TEXT:
© JUNGE FREIHEIT Verlag GmbH & Co.  www.jungefreiheit.de  27/11 01. Juli 2011

Der Mann, der Stalin durchschaute
Der US-Diplomat George F. Kennan und der Kurswechsel der europäischen Nachkriegspolitik
KLaus Hornung

Am 5. Juni 1947 gab der US-Außenminister, General George Marshall, in einer Rede an der Harvard-Universität den Beginn eines umfassenden Wiederaufbauprogramms für das kriegszerstörte Europa bekannt. Der Marshallplan markierte eine Wende in der amerikanischen Politik, sowohl gegenüber der Sowjetunion, aber auch im Blick auf Deutschland. Zwei Jahre über das Ende des Zweiten Weltkrieges hinaus hatte man in Washington versucht, die Kooperation mit der anderen Hauptsiegermacht auch im Frieden fortzusetzen. Stalin war davon unbeeindruckt geblieben und hatte aus seinen offensiven Zielen in Europa und in Ostasien keinen Hehl gemacht. Der amerikanische Präsident Harry S. Truman war nun nicht mehr länger bereit, „die Sowjets in Watte zupacken“, wie es sein Vorgänger Franklin D. Roosevelt getan hatte. Schon die Berufung des Generals George Marshall zum Außenminister im Januar 1947 war ein deutliches Signal der amerikanischen Kursänderung gewesen. Der Marshallplan wurde zum Kernstück einer neuen Politik der „Eindämmung“ der expansiven Sowjetunion.

Einer der wichtigsten Vordenker dieses Kurswechsels war der junge amerikanische Diplomat und Sowjetexperte George F. Kennan (1904–2005). Er hatte schon seit den dreißiger Jahren die linksliberale und sowjetfreundliche Politik Roosevelts kritisiert, die auf beträchtlicher Unkenntnis der sowjetischen Politik und ihrer ideologischen Grundlagen beruhte. Kennan plädierte für eine neue realistische Strategie der Vereinigten Staaten, durch den ökonomischen Wiederaufbau des kriegszerstörten Europa unter Einschluß Deutschlands Stalins Zugriff auf ganz Europa zu verhindern.

VORLIEGENDE DATEN:
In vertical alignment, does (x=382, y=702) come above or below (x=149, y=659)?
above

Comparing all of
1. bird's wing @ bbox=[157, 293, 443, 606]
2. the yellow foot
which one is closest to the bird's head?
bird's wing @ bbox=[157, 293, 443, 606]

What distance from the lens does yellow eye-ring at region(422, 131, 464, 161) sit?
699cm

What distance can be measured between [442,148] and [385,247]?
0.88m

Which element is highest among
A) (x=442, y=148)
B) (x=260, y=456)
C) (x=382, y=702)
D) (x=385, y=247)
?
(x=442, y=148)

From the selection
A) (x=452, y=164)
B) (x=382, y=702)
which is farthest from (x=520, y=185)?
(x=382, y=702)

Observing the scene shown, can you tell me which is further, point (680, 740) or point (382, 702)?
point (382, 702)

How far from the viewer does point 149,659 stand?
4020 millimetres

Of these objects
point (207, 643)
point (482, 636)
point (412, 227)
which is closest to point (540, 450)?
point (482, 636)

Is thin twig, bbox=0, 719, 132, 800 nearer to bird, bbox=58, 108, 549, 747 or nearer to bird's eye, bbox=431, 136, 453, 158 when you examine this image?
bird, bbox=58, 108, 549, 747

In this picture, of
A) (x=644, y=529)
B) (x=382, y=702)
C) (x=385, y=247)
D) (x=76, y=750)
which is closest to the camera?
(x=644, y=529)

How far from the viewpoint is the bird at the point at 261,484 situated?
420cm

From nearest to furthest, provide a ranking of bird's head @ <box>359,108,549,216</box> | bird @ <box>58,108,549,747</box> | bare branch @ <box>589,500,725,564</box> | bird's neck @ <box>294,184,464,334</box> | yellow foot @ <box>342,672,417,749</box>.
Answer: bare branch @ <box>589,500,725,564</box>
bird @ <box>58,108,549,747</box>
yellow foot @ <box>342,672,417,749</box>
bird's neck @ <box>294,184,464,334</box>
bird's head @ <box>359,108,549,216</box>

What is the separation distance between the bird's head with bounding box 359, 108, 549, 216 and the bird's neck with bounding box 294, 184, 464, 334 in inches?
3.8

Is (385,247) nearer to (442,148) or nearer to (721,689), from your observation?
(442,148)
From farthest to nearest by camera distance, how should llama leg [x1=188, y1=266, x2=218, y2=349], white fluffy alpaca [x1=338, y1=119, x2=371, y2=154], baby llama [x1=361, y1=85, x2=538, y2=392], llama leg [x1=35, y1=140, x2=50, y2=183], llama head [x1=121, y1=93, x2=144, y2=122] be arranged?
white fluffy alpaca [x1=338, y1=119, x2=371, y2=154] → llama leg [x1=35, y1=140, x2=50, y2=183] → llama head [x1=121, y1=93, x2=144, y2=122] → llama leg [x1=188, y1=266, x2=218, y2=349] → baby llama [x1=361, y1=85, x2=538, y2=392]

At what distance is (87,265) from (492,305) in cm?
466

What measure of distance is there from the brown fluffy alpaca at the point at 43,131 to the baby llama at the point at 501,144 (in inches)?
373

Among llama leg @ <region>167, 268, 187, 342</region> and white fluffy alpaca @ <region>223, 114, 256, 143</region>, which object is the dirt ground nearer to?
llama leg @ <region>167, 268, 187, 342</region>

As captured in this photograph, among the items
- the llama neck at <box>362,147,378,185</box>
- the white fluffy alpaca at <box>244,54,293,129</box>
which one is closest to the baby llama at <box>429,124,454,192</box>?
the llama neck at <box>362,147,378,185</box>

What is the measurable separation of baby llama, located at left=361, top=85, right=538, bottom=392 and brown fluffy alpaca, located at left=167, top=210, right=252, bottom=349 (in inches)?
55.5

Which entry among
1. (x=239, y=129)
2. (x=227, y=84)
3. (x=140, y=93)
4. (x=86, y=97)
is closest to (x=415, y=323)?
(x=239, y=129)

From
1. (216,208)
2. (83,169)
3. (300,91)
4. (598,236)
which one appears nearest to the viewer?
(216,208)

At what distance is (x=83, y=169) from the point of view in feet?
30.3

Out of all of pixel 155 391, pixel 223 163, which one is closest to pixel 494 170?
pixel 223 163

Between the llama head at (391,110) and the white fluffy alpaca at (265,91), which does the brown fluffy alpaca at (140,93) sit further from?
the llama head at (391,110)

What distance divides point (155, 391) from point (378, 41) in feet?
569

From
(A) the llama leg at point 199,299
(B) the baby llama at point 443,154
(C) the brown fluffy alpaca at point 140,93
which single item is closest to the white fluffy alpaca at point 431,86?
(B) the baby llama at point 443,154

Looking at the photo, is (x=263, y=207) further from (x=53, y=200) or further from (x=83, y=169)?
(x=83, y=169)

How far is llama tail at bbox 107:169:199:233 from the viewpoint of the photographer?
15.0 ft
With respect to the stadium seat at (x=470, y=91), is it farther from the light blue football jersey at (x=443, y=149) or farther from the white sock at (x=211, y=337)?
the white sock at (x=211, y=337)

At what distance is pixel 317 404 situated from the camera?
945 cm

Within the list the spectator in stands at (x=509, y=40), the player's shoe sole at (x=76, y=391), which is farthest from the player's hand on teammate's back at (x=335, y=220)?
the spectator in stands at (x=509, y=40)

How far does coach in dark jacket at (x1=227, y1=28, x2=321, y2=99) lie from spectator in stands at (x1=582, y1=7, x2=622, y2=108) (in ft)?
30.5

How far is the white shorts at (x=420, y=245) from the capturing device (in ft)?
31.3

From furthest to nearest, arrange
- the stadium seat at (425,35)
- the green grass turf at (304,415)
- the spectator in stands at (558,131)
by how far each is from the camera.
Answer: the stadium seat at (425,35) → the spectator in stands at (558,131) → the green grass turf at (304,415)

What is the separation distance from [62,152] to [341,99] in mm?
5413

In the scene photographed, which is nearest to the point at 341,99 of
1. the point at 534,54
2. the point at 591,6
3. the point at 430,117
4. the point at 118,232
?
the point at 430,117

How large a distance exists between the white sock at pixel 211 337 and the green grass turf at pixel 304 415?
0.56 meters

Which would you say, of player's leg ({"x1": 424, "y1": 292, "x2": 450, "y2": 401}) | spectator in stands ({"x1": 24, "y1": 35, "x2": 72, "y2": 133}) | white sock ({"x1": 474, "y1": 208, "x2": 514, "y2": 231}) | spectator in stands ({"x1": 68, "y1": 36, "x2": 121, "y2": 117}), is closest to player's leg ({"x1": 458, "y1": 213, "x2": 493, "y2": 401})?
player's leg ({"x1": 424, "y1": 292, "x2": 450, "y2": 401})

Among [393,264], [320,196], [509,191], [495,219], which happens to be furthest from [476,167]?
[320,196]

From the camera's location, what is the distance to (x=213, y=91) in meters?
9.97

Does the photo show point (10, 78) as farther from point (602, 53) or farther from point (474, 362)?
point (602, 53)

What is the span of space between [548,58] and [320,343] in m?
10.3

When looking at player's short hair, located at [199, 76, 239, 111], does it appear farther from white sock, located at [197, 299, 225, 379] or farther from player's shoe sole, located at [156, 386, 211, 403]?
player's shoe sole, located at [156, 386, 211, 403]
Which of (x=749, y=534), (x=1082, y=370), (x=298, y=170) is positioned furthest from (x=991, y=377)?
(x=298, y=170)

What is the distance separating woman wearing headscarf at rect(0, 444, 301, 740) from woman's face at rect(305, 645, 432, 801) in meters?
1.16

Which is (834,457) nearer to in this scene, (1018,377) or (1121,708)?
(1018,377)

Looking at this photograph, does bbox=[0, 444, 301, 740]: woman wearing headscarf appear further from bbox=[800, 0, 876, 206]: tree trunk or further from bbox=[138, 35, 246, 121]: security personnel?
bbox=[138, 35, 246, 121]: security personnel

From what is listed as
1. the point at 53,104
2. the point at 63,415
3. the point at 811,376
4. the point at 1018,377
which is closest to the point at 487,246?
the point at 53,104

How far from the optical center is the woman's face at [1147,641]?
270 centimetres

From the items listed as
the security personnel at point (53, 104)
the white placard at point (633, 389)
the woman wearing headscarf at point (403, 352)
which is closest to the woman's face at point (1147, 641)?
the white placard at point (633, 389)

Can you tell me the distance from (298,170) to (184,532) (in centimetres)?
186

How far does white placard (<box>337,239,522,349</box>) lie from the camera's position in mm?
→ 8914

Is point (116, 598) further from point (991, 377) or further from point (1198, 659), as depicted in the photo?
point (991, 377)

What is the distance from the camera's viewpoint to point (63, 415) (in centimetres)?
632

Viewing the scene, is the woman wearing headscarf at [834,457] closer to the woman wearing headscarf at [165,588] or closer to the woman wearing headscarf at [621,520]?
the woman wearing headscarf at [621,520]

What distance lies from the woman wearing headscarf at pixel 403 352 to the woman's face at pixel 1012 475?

AUFGABEN:
a - Zeige alle Zeilen der Einträge, in denen das Wort „above“ vorkommt.
b - Schreibe den Text über George F. Kennan und den Marshallplan im Anschluss an seinen letzten Satz weiter.

LÖSUNGEN:
a -
In vertical alignment, does (x=382, y=702) come above or below (x=149, y=659)?
above

b -
Kennan hatte sich auf seine Tätigkeit als Diplomat und Sowjetexperte sorgfältig vorbereitet. Er hatte im Rahmen der großzügigen Ausbildung der amerikanischen Diplomaten 1929/1931 in Deutschland an der Berliner Universität russische Geschichte und sowjetkommunistische Gegenwart bei den renommierten Gelehrten Karl Stählin und Otto Hoetzsch studiert. Als Roosevelt im Dezember 1933 die diplomatischen Beziehungen mit Moskau aufnahm, war Kennan von Anfang an dabei. Er erlebte dort die Jahre der Stalinschen Säuberungen und Schauprozesse aus der Nähe. Er geriet bald in Konflikt mit dem amerikanischen Botschafter Joseph E. Davies, der als Roosevelts persönlicher Vertrauensmann Stalins Version der Schauprozesse unkritisch nach Washington weitergab.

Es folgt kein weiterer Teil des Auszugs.